◆ Brief:
Format every line of the data below as a JSON list of strings, one string per line, leaving out blank lines and the pictures.

◆ Stored data entries:
---*---
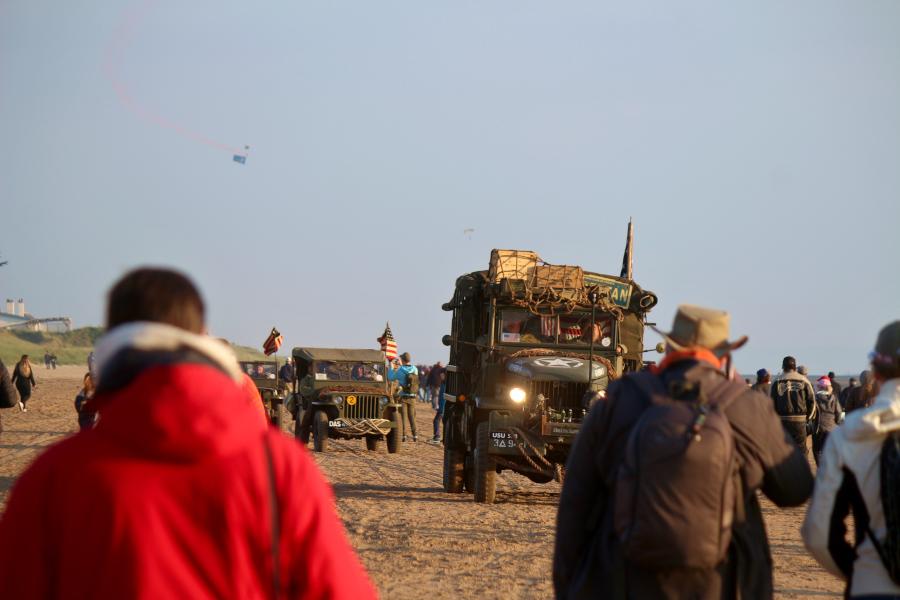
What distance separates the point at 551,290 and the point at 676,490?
37.1ft

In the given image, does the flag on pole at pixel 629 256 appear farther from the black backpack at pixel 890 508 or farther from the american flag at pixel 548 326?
the black backpack at pixel 890 508

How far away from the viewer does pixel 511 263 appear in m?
15.6

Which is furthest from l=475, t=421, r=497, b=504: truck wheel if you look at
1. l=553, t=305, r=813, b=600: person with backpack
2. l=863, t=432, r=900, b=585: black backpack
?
l=863, t=432, r=900, b=585: black backpack

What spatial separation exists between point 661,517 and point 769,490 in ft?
1.79

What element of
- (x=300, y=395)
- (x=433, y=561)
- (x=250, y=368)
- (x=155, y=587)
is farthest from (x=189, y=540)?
(x=250, y=368)

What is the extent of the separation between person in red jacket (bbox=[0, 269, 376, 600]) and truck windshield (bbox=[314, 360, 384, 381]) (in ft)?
70.4

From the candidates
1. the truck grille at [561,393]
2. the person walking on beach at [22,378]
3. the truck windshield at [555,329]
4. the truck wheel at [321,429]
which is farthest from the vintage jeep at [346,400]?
the truck grille at [561,393]

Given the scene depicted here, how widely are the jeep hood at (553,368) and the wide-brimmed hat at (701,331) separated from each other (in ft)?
33.5

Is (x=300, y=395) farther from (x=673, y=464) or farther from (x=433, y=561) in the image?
(x=673, y=464)

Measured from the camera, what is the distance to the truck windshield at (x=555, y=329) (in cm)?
1531

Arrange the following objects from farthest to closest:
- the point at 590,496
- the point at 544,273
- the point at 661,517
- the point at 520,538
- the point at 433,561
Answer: the point at 544,273, the point at 520,538, the point at 433,561, the point at 590,496, the point at 661,517

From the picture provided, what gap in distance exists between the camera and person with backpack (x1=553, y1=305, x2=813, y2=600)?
3.92m

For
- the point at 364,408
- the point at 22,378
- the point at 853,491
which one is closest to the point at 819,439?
the point at 364,408

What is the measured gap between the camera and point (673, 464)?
3914mm
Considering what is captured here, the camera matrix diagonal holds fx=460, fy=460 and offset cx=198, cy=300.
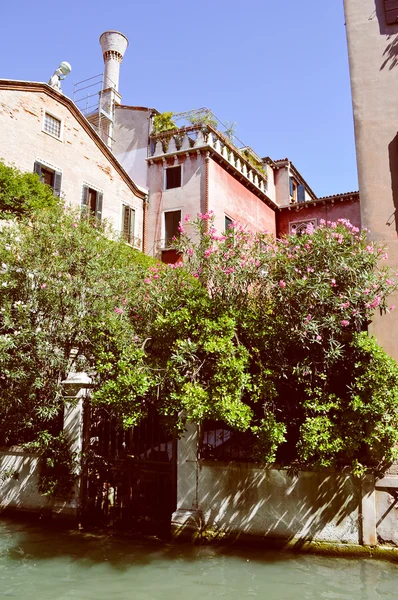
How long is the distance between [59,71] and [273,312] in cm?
1749

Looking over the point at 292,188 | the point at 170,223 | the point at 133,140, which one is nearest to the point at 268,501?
the point at 170,223

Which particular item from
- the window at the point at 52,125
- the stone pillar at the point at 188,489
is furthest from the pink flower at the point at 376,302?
the window at the point at 52,125

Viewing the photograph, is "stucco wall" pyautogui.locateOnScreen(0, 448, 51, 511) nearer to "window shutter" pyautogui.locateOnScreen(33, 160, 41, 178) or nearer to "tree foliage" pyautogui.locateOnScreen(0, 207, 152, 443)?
"tree foliage" pyautogui.locateOnScreen(0, 207, 152, 443)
---*---
◆ Output for this task:
[
  "What distance separates the point at 551,290 and the point at 676,490?",
  "37.1ft",
  "In the given image, does the flag on pole at pixel 629 256 appear farther from the black backpack at pixel 890 508 or farther from the american flag at pixel 548 326?",
  "the black backpack at pixel 890 508",
  "How far away from the viewer does pixel 511 263 appear in m?",
  "15.6",
  "Which is furthest from l=475, t=421, r=497, b=504: truck wheel if you look at",
  "1. l=553, t=305, r=813, b=600: person with backpack",
  "2. l=863, t=432, r=900, b=585: black backpack",
  "?",
  "l=863, t=432, r=900, b=585: black backpack",
  "What spatial separation exists between point 661,517 and point 769,490 in ft?",
  "1.79",
  "What element of",
  "- (x=300, y=395)",
  "- (x=433, y=561)",
  "- (x=250, y=368)",
  "- (x=155, y=587)",
  "is farthest from (x=189, y=540)?",
  "(x=250, y=368)",
  "What is the extent of the separation between person in red jacket (bbox=[0, 269, 376, 600]) and truck windshield (bbox=[314, 360, 384, 381]) (in ft)?",
  "70.4",
  "From the candidates",
  "1. the truck grille at [561,393]",
  "2. the person walking on beach at [22,378]",
  "3. the truck windshield at [555,329]",
  "4. the truck wheel at [321,429]",
  "which is farthest from the vintage jeep at [346,400]?",
  "the truck grille at [561,393]",
  "Given the scene depicted here, how widely are the jeep hood at (553,368) and the wide-brimmed hat at (701,331) separated from each other (in ft)?",
  "33.5",
  "Is (x=300, y=395) farther from (x=673, y=464) or farther from (x=433, y=561) in the image?",
  "(x=673, y=464)",
  "Measured from the camera, what is the distance to the truck windshield at (x=555, y=329) (in cm)?",
  "1531",
  "Arrange the following objects from farthest to closest:",
  "- the point at 590,496",
  "- the point at 544,273",
  "- the point at 661,517",
  "- the point at 520,538",
  "- the point at 433,561",
  "Answer: the point at 544,273, the point at 520,538, the point at 433,561, the point at 590,496, the point at 661,517",
  "From the picture provided, what gap in distance exists between the camera and person with backpack (x1=553, y1=305, x2=813, y2=600)?",
  "3.92m",
  "For",
  "- the point at 364,408",
  "- the point at 22,378",
  "- the point at 853,491",
  "which one is closest to the point at 819,439?",
  "the point at 364,408",
  "What is the measured gap between the camera and point (673, 464)?",
  "3914mm",
  "Considering what is captured here, the camera matrix diagonal holds fx=460, fy=460 and offset cx=198, cy=300.",
  "How long is the distance between [59,71] and [273,312] in cm?",
  "1749",
  "Looking over the point at 292,188 | the point at 170,223 | the point at 133,140, which one is nearest to the point at 268,501?",
  "the point at 170,223",
  "Which particular item from",
  "- the window at the point at 52,125",
  "- the stone pillar at the point at 188,489",
  "is furthest from the pink flower at the point at 376,302?",
  "the window at the point at 52,125",
  "Viewing the photograph, is \"stucco wall\" pyautogui.locateOnScreen(0, 448, 51, 511) nearer to \"window shutter\" pyautogui.locateOnScreen(33, 160, 41, 178) or nearer to \"tree foliage\" pyautogui.locateOnScreen(0, 207, 152, 443)?",
  "\"tree foliage\" pyautogui.locateOnScreen(0, 207, 152, 443)"
]